La voluntad es manipulable y sin
duda Artur Mas juega sus cartas en favor de una oligarquía
catalana, y de un nacionalismo burgués, a los que la democracia les
importa tanto como a Rajoy, Rubalcaba o Rosa Díez. La diferencia es que,
por interés o por esencialismo, Mas defiende una “consulta” y Rajoy,
Rubalcaba y Rosa Díez, por interés o esencialismo, la rechazan. Si la
voluntad es manipulable, todos los partidos, políticos, periodistas,
intelectuales y medios de comunicación deberían estar haciendo un enorme
esfuerzo para imponer un poco de frónesis democrática entre los
españoles en lugar de excitar, por electoralismo y “vocación imperial”,
el nacionalismo español más joseantoniano. A la manipulación en favor de
la frónesis democrática se le llama “educación”, “información”,
“democratización” y forma parte de la mínima responsabilidad exigible a
nuestros gobernantes y nuestros políticos. Defender esa frónesis debe
ser nuestra principal tarea, a sabiendas de que su reconocimiento
constitucional implica no sólo la oportunidad histórica -por fin- de una
verdadera fundación democrática de España sino la evitación de muchas
tragedias y violencias históricamente familiares. A ningún español, y
menos de izquierdas, debería asustarle la idea de una Catalunya
republicana e independiente -si es que decidiese su independencia.
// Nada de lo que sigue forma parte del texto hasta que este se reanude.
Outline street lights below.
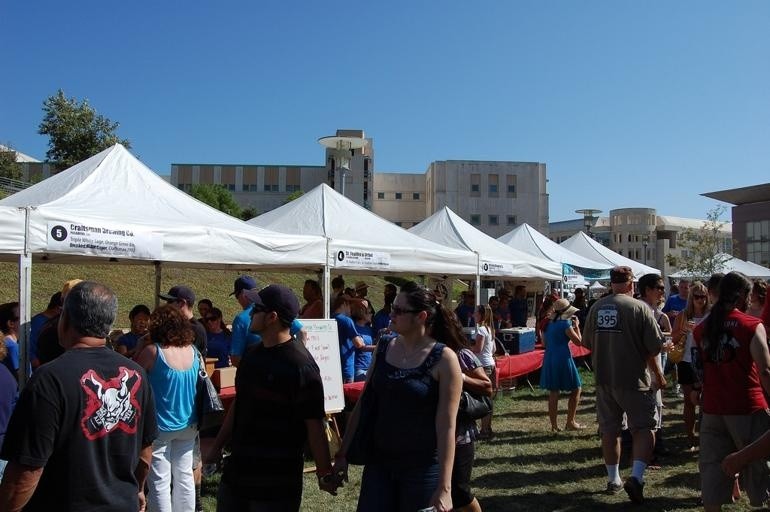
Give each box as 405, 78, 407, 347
315, 130, 369, 294
572, 208, 603, 236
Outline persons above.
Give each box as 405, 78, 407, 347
2, 266, 770, 511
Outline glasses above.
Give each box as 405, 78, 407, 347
166, 299, 179, 304
204, 315, 220, 322
651, 285, 665, 291
252, 306, 271, 314
693, 294, 707, 300
390, 303, 420, 315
Esa
Catalunya sería tanto o más democrática que España y España, en virtud
de este reconocimiento del “derecho a decidir”, se democratizaría un
poco más. Al mismo tiempo, salvo si los mitos y la violencia
españolistas la provocan, ninguna catástrofe mayor es previsible: ni
política ni económica ni social. Dejemos que el pueblo catalán decida,
solidaricémonos con él y luchemos luego juntos, democráticamente, contra
lo que a todos por igual -españoles, catalanes, vascos, griegos,
portugueses- nos separa realmente de la democracia: el capitalismo,
nacionalista o cosmopolita, del que Rajoy, Rubalcaba, Rosa Díez, Mas y
la “troika” son representantes y defensores.
(*) Santiago Alba Rico. Filósofo y columnista. Su último libro publicado es ¿Podemos seguir siendo de izquierdas? (Panfleto en sí menor) (Pol-len Edicions, Barcelona, 2014).